Avis sur Avant les années terribles
Titre : Avant les années terribles
Auteur : Victor de l’Arbre
Editeur : Destiny
Année : 2019
Pages : 464
Genre : Récit
Qualification:
A propos de l’auteur
Vainqueur de l’arbre (Barcelone, 1968) fait partie de ces auteurs qui possèdent le curieux don de vous faire passer du bon comme du mauvais avec ses romans. Ancien mosso d’esquadra, ancien séminariste, a étudié l’Histoire à l’Université de Barcelone. Il commence à frapper aux portes de la littérature avec Le Poids des morts, La Tristesse du samouraï (Prix du Polar 2012) et le spectaculaire One Million Drops (Grand Prix de Littérature Policière 2015). En 2016, il remporte le prix Nadal avec son roman La veille de presque tout, et en 2017, il publie Above the Rain. L’année dernière, il a été fait Chevalier des Arts et des Lettres de la République française. Presque rien.
Synopsis d’Avant les années terribles
Isaías a réussi à se créer une vie tranquille à Barcelone, une ville où il est venu faire taire les fantômes d’un passé terrifiant. Il gagne sa vie en restaurant des vélos et est heureux avec sa compagne Lucía, avec qui il attend un enfant. Mais son monde va basculer lorsqu’il reçoit la visite d’Emmanuel, un de ces spectres d’un autre temps, d’une autre vie, lui demandant de retourner dans son Ouganda natal pour participer à une série de réconciliations historiques.
Avant les années terribles, l’aventure (et le danger) de vivre
Avant les années terribles C’est toute une expérience, un roman cent pour cent Víctor del Árbol.

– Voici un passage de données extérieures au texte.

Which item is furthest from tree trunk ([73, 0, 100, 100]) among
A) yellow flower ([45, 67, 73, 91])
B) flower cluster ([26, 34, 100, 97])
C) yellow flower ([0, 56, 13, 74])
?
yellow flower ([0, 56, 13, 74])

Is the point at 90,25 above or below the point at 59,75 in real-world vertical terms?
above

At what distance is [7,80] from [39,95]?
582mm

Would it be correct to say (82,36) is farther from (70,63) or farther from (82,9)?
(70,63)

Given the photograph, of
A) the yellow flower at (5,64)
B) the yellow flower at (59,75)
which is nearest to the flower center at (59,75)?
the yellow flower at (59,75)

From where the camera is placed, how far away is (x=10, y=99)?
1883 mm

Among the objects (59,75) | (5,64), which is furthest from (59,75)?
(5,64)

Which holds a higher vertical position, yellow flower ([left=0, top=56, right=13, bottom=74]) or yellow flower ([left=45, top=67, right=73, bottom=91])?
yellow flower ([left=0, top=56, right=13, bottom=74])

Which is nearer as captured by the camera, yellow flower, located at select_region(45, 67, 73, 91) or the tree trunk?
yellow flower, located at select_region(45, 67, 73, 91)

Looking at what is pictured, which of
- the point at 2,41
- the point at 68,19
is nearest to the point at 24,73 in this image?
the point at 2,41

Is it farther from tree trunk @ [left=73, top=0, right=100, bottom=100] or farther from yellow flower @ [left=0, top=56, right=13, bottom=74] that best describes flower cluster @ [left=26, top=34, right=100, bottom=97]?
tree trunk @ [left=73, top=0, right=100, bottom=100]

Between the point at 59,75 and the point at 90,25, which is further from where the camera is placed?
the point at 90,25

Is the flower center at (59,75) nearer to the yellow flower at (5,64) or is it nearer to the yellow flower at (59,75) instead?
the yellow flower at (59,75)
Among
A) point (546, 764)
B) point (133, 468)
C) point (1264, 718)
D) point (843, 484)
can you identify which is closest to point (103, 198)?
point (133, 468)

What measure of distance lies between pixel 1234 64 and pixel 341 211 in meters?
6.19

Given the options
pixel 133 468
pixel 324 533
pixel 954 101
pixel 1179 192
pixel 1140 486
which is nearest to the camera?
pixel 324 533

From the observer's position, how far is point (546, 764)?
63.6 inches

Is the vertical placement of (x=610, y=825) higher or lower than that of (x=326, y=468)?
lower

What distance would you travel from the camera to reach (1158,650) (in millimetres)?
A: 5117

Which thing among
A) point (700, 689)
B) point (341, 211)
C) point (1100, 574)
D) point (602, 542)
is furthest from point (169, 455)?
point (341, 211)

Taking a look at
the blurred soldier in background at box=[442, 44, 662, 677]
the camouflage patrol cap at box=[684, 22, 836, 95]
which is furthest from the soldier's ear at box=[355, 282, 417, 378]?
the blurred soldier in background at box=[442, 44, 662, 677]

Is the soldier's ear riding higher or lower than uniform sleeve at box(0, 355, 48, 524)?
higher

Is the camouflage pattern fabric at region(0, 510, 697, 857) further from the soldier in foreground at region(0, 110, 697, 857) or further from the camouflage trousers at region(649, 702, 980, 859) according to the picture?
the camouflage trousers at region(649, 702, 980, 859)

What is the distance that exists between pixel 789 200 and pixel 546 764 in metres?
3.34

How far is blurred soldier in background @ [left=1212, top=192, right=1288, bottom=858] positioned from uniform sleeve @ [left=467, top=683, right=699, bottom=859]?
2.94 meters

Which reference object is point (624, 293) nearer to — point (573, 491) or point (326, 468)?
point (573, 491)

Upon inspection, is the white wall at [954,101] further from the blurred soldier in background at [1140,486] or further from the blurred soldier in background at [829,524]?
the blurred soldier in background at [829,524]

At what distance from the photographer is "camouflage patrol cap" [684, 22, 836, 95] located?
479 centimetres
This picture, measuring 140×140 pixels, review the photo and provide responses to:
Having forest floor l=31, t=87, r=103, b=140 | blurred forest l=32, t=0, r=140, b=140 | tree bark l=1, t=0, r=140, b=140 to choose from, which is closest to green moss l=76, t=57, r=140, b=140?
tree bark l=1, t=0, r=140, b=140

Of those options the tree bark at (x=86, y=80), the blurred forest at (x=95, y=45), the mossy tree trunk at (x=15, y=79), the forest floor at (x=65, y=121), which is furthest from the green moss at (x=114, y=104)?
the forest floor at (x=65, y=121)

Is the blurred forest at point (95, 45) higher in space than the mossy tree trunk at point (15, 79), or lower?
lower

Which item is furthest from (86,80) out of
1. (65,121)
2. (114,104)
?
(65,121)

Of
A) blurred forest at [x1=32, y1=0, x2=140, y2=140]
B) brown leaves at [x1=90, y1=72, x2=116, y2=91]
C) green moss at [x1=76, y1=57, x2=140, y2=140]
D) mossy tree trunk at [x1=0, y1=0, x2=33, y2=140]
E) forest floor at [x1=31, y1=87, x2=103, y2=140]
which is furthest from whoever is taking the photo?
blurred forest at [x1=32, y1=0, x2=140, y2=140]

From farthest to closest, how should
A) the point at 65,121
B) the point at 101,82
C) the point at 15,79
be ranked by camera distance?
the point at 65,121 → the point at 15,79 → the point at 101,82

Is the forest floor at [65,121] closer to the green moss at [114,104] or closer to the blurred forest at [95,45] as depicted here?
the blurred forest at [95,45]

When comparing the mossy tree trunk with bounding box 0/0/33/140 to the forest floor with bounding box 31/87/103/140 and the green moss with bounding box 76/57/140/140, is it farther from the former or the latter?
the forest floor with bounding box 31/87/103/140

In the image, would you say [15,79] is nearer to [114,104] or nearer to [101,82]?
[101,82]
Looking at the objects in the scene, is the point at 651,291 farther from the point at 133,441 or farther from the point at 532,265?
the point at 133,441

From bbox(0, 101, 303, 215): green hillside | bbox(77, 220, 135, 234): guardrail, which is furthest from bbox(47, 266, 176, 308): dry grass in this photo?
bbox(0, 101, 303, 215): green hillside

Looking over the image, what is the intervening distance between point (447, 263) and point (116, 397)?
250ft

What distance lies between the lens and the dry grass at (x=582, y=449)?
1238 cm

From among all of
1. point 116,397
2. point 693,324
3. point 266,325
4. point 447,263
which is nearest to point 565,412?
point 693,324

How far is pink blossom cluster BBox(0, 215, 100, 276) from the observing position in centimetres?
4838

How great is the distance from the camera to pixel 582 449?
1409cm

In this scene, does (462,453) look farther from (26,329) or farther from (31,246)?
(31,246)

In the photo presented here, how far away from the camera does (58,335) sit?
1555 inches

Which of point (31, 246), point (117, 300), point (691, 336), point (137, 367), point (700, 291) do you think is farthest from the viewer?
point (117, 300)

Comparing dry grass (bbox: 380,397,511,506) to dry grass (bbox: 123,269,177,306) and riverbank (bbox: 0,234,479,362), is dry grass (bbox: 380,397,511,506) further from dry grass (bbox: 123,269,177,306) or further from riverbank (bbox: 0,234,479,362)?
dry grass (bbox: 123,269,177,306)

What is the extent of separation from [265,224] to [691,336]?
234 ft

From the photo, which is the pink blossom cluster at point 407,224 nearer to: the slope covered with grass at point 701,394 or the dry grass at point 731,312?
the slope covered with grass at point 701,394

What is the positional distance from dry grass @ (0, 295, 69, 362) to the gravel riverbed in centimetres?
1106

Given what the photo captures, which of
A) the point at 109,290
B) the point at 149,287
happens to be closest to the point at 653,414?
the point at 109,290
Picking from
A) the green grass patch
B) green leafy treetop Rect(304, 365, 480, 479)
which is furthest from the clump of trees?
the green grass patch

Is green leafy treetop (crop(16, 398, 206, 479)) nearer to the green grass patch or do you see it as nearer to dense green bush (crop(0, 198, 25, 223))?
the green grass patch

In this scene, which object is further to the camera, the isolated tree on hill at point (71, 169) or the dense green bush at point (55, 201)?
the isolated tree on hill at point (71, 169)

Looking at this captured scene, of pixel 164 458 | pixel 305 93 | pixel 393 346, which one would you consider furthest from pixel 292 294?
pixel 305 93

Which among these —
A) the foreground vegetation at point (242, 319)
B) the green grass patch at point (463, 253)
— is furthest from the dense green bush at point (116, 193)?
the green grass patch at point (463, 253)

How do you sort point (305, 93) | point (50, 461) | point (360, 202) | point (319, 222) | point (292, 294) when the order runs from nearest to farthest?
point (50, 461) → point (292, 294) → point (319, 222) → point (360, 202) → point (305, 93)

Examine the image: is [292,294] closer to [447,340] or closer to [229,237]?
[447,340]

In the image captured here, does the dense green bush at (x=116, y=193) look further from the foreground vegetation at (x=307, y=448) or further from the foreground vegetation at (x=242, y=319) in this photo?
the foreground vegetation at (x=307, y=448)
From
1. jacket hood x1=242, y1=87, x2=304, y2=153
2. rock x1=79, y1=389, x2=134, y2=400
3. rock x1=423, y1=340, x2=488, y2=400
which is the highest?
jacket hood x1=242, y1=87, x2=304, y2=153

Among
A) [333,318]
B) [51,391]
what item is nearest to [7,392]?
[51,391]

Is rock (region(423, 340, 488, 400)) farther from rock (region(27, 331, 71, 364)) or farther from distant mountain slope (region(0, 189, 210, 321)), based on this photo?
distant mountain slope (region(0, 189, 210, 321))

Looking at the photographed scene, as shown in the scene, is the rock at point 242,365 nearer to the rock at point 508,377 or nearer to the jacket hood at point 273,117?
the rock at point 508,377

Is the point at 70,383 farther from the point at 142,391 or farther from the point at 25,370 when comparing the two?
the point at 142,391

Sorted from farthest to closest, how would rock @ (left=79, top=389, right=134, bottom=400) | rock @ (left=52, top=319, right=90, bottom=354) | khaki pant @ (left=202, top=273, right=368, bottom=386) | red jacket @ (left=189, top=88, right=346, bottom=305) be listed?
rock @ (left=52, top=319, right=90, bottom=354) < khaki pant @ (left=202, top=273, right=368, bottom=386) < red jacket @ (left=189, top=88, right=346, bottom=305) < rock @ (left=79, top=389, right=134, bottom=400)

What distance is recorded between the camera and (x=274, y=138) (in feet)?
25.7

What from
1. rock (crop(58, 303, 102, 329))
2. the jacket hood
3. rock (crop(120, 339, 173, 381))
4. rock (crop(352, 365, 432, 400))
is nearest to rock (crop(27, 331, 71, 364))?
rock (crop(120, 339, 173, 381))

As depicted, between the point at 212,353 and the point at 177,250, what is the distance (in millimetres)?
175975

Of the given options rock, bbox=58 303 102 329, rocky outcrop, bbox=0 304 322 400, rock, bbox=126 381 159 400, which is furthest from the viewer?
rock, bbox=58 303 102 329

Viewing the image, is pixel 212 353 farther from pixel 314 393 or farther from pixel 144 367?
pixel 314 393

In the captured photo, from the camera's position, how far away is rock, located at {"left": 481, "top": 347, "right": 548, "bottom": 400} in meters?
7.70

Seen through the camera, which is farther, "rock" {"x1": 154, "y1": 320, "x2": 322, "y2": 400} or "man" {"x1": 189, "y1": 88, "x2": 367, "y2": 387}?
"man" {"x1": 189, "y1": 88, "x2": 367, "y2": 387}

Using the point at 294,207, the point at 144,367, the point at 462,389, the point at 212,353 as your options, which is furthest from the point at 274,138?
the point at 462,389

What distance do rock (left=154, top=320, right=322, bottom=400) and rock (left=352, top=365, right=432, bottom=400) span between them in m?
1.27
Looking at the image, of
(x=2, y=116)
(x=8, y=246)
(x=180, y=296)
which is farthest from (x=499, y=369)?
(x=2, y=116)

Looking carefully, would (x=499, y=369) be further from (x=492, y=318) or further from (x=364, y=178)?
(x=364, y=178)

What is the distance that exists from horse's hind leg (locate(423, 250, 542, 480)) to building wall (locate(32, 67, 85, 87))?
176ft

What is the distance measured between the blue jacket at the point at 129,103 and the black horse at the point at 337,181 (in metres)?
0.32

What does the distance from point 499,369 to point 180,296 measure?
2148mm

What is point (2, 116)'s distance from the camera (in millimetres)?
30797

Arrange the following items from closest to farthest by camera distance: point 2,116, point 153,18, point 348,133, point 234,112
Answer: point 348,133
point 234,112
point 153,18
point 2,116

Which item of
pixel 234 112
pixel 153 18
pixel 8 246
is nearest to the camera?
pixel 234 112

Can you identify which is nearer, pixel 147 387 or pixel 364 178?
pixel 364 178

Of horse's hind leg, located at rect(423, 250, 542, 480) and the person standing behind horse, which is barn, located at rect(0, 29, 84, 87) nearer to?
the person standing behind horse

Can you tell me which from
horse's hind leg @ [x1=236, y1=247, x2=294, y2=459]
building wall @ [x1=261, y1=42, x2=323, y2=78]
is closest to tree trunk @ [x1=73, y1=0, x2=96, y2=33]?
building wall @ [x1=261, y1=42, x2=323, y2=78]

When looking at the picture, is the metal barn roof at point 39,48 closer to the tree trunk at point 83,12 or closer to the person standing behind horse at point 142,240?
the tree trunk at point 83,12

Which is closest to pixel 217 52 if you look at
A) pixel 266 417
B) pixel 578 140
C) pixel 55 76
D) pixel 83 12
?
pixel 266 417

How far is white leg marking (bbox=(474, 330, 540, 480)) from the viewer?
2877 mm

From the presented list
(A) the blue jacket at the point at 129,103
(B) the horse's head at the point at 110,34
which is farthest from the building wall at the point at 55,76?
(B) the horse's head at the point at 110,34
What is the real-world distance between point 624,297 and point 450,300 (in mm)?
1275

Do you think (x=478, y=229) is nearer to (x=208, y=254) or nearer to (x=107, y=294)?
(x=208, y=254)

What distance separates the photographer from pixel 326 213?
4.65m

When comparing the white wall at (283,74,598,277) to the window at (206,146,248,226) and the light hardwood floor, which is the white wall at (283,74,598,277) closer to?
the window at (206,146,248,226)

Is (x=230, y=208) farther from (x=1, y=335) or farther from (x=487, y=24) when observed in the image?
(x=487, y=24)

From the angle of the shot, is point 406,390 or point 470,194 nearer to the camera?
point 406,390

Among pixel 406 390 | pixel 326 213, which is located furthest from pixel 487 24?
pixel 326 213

Le lecteur extérieur à l’œuvre de l’auteur barcelonais se demandera ce que cela signifie, eh bien, un roman de Víctor del Arbol est une œuvre intense, intelligente et belle, aussi dure (parfois très longue), qui navigue dans les eaux du thriller et le roman policier mais qui ne coule pas là, mais conquiert d’autres eaux, couvrant beaucoup plus. J’ai classé ce livre comme Narrative ci-dessus dans la fiche technique, le mot le plus général que j’ai trouvé, puisqu’un roman de del Arbol n’a longtemps été ni plus ni moins que cela : un roman, de la pure littérature.
A cette occasion, après avoir voyagé dans l’Espagne franquiste, la Russie des goulags ou l’Argentine de la dictature de Videla dans les histoires précédentes, del Árbol passe le relais de sa nouvelle œuvre à Isaías Loweri, un personnage qui donne la parole à l’un des plus sanglants et les conflits les plus douloureux des dernières décennies du XXe siècle : la guerre civile en Ouganda et les conflits qui en ont découlé jusqu’à nos jours, mettant l’accent sur le drame des enfants soldats, l’une des honteuses taches indélébiles sur l’histoire de l’humanité.
Le roman traite de thèmes universels très intéressants et complexes tels que l’amour et la haine, la famille et la recherche de soi, la moralité, plongeant dans les conceptions du bien et du mal, avec une pertinence particulière pour la fin de l’innocence, la corruption de l’enfance. Et il le fait de manière intime et émotionnelle, développant magistralement les personnages, racontant chaque détail avec soin, vous transportant dans ces vies, dans ces mondes. Pour cela, il est aidé par une excellente narration à la première personne d’Isaías qui vous plonge pleinement dans son parcours et un balancement continu dans le temps qui aide à voir l’image de sa vie dans son intégralité.
Dans ce livre il y a des personnages à l’honneur (Isaías, Lucía, Emmanuel, Joel, Mamie…) et des personnages de l’ombre, dont certains dont la simple évocation de leur nom donne déjà des frissons. La palme revient à Joseph Kony, un vrai personnage, chef de l’Armée de résistance du Seigneur (LRA), le groupe paramilitaire qui opère en Ouganda depuis 1987, connu pour l’enlèvement de dizaines de milliers d’enfants pour en faire des soldats ou des esclaves sexuels. . Au fur et à mesure que l’intrigue progresse, Kony se révèle être un personnage fondamental, un catalyseur d’une partie du désastre et des malheurs qui frappent des milliers d’Isaías.
Le grand triomphe d’Avant les années terribles est de raconter une histoire dure du cœur et avec des passages effrayants, la faisant suinter de vie et d’humanité malgré la narration de certains des épisodes les plus sombres et les plus dévastateurs dont on se souvient dans l’histoire récente. Une œuvre émouvante et complète, pleine de phrases mémorables, d’un auteur déjà incontournable. Une déclaration courageuse avec un message clair : plus d’enfances volées.
« Un tir est une petite chose. L’amour est une grande chose. Et parfois, de petites choses détruisent de grandes choses.
Vainqueur de l’Arbre en planète des livres.